**REQUIRED WORK:** Go through the records below and set each one down exactly, leaving out any pictures.

Web page caption snippets:
*** Block opens ***

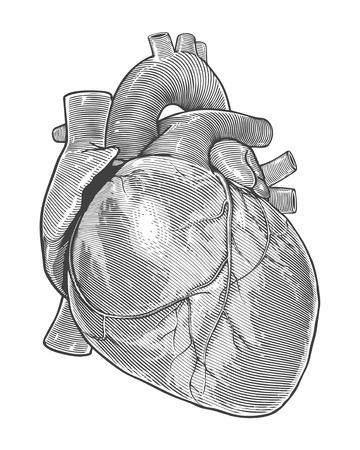 vintage illustration: Human heart in vintage engraving style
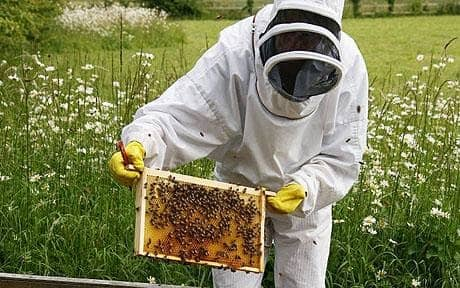 24/06/08  Bee Keeping Course At Littlecote House In Berkshire.Teresa Machan And Steve Conway Are Shown The Hives By Bee Keeper Rosemary Proud (upright Head Protector) At Her Property Near Lambourn, Berkshire.Picture: John Lawrence 07850 429934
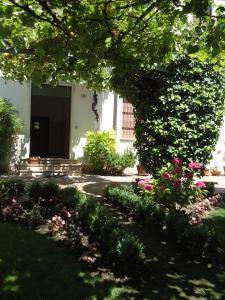 Photo of Spagna B&B
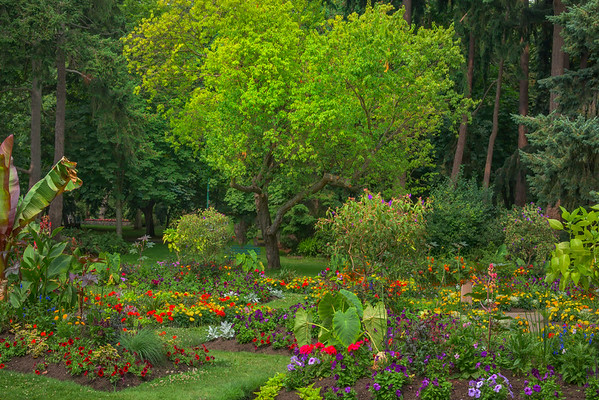 Color Garden And Tree - Beacon Hill Park, Victoria, Vancouver Island, BC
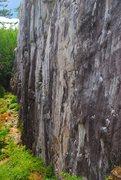 Pet Wall, Murrin Park, Squamish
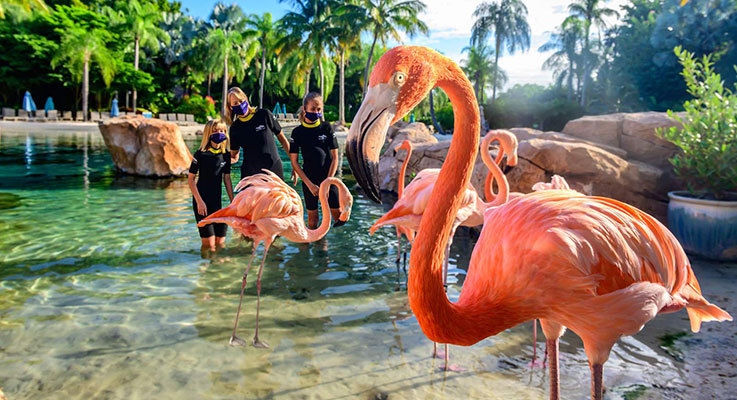 New Flamingo Experience at Discovery Cove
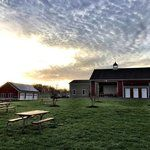 Virginia Wineries Worth The Trip From DC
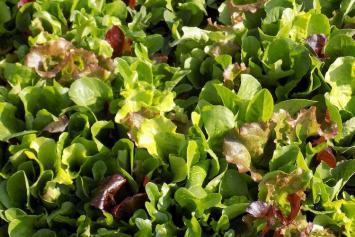 Loose Leaf Lettuce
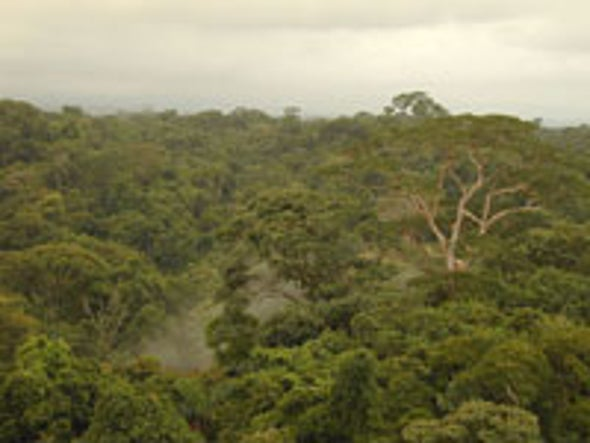 Rain Forests Release Carbon Dioxide in Response to Warmer Temperatures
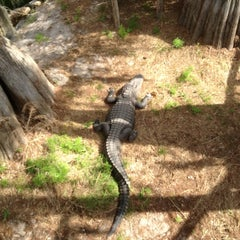 Photo taken at Tallahassee Museum by Barbara F. on 3/24/2012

*** Block closes ***

**RESPONSE FOR THIS EXERCISE:**
 vintage illustration: Human heart in vintage engraving style
 24/06/08  Bee Keeping Course At Littlecote House In Berkshire.Teresa Machan And Steve Conway Are Shown The Hives By Bee Keeper Rosemary Proud (upright Head Protector) At Her Property Near Lambourn, Berkshire.Picture: John Lawrence 07850 429934
 Photo of Spagna B&B
 Color Garden And Tree - Beacon Hill Park, Victoria, Vancouver Island, BC
 Pet Wall, Murrin Park, Squamish
 New Flamingo Experience at Discovery Cove
 Virginia Wineries Worth The Trip From DC
 Loose Leaf Lettuce
 Rain Forests Release Carbon Dioxide in Response to Warmer Temperatures
 Photo taken at Tallahassee Museum by Barbara F. on 3/24/2012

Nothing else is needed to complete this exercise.